Given all those structural improvements, it is surprising growth isn’t even stronger. Anantha Nageswaran, Mr. Modi’s chief economic adviser, says that while other countries’ growth was helped by taking on more leverage in the past decade, India was dealing with its banks’ bad debts. That process of deleveraging, followed by the pandemic and commodity-price shock “delayed the full impact of structural reforms,” Mr. Nageswaran said. Once geopolitical and economic stability return, “you can see the lagged effects of these reforms,” he said.


But the lack of a stronger response to reform might also signal how much more work India has to do. The pandemic set back education for children, many young Indians aren’t finding jobs, and inflation and budget deficits are still high. It remains a hard place to do business; infrastructure still takes too long to build, held up by such factors as land acquisition. The controversy engulfing the Adani Group, accused of fraud by a U.S. investor, which the company denies, highlights how much of Indian business is controlled by family conglomerates close to ruling politicians.

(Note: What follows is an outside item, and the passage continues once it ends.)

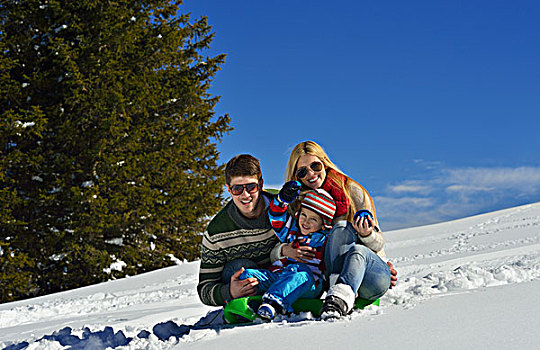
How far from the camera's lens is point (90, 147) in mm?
9953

Then there is Mr. Modi himself. His ability to enact several consequential reforms reflects the political stability that comes from controlling majorities in Parliament, in contrast to the coalitions that prevailed in prior decades. But his critics worry those same majorities have revealed autocratic tendencies in Mr. Modi and his Hindu nationalist Bharatiya Janata Party. They say his government uses allegations of financial misconduct to target critics, including nonprofits, journalists and politicians. Last week, the tax authorities raided the BBC’s offices in India after it aired a documentary critical of how Muslims have been treated during his time as prime minister and as chief minister of Gujarat. (A BJP spokesman said of the BBC: “If they haven’t done anything wrong, then why are they scared?”)


Business leaders who otherwise applaud Mr. Modi’s policies fear similar retaliation if they say anything critical. “When you put a coercive, fear-driven ecosystem in place where everybody and their grandmother is being raided by the law enforcement instrumentalities of the government, people generally don’t want to work and invest in that environment,” said Manish Tewari, a member of the opposition Indian National Congress party.


Mr. Blinken has in the past raised concern about India’s human rights record under Mr. Modi. Yet the Biden administration has clearly concluded that while India might be a flawed democracy, those flaws don’t diminish the appeal of having such a large and influential economic power in its corner as the geopolitical contest with two true autocracies, China and Russia, heats up.